Most are familiar with the captcha system know as reCAPTCHA. It’s slogan “Stop Spam, Read Books” implies it’s purpose, which is to have human minds “OCR” text from books which have been damaged and are in poor condition.
OCR stands for Optical Character Recognition. It’s the process of software recognising letters, numbers and words and outputting them as digital text. The process is tricky though, and unless the text is in pristine condition, software based OCR can fail. By contrast, the human mind is excellent at recognising things. Our brain continually attempts to make sense of the visual stimulus it receives. Which is why optical illusions work.
reCAPTCHA offers a word of damaged text to users to solve. The common question here, is how does it know if we got the word right? The system always displays two words, this is the crucial part. One of the words (the one on the left) is computer generated and is pre-known. The word on the right is the unknown text to be recovered.

This method works by the theory that if you get the first word, the known word correct, then it can trust your response for the second word too. The word you recovered will then be added to the digital reproductions being compiled this way.
There are other ways the system makes sure your response can be trusted, but the company has not divulged these secrets.
It’s important that they stay secret and that the method alters from time to time to prevent people becoming aware and only solving the first word, then typing garbage for the second word.
It’s a good guess that the system shows the same captcha to more than one person, if they got the first word right, it’ll go into a “best of 3″ situation where 3 accepted responses are compared and if at least two of the second word responses match, then that word will be used in the recovery process, if none match, it’ll go back into the queue for another try.
People have noted recently that the reCAPTCHA system seems to be getting much harder to solve.

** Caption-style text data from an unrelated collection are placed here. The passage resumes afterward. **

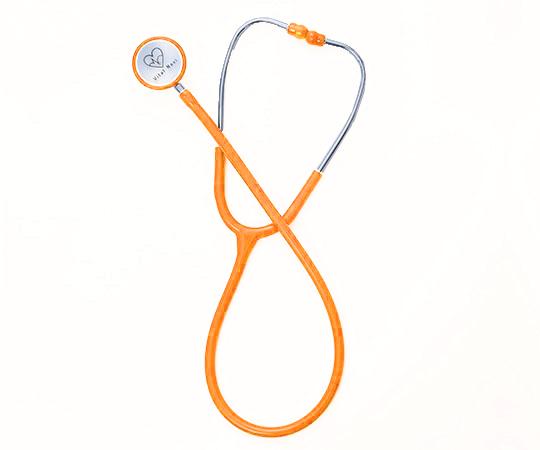 7-3414-10 バイタルナビ聴診器(スタンダードタイプ) ネオンオレンジ アズワン(AS ONE)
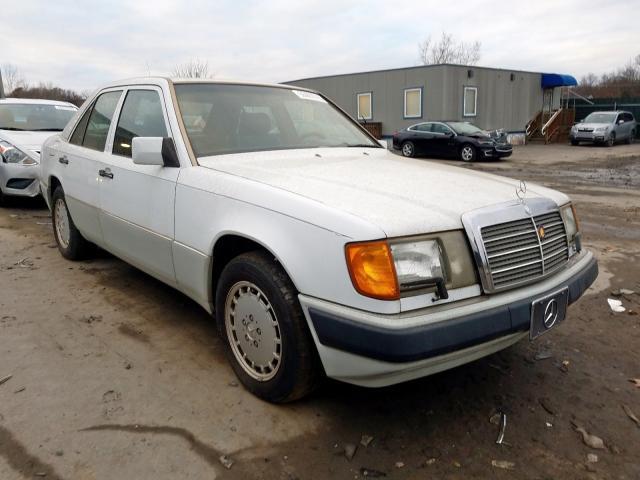 1990 Mercedes-benz 300 e 3.0. Lot 56487619 Vin WDBEA30D2LB110319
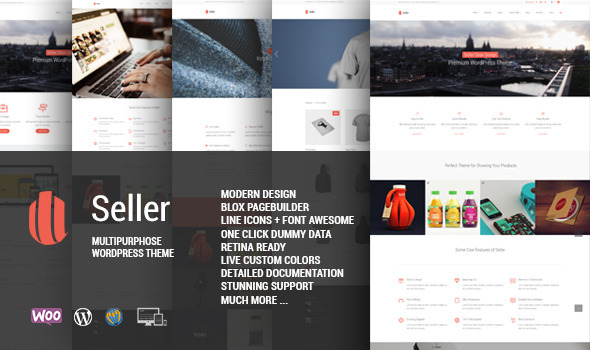 Seller is a modern, responsive WordPress theme that builds any type of page design easily with an awesome Page Builder. The theme has capacity of all kind of bu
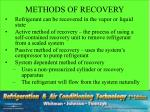 methods of recovery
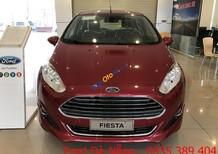 Bán Ford Fiesta màu đỏ giá cực hấp dẫn. Liên hệ 0935.389.404 - Đà Nẵng Ford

With increasingly corrupt words to solve. The two theories behind this are a) The puzzles were being solved by software, so they’ve increased the complexity of the display word b) The theory mentioned above where at least 2 of the 3 response for that word didn’t match are being re-served for another attempt, causing an increasing number of “difficult” captcha puzzles.
The reCAPTCHA system had to offer a method to allow blind users to pass the puzzles, so blind users, with the aid of screen reader software, can click an audio button to be played a corrupt, distorted audio version of the puzzle.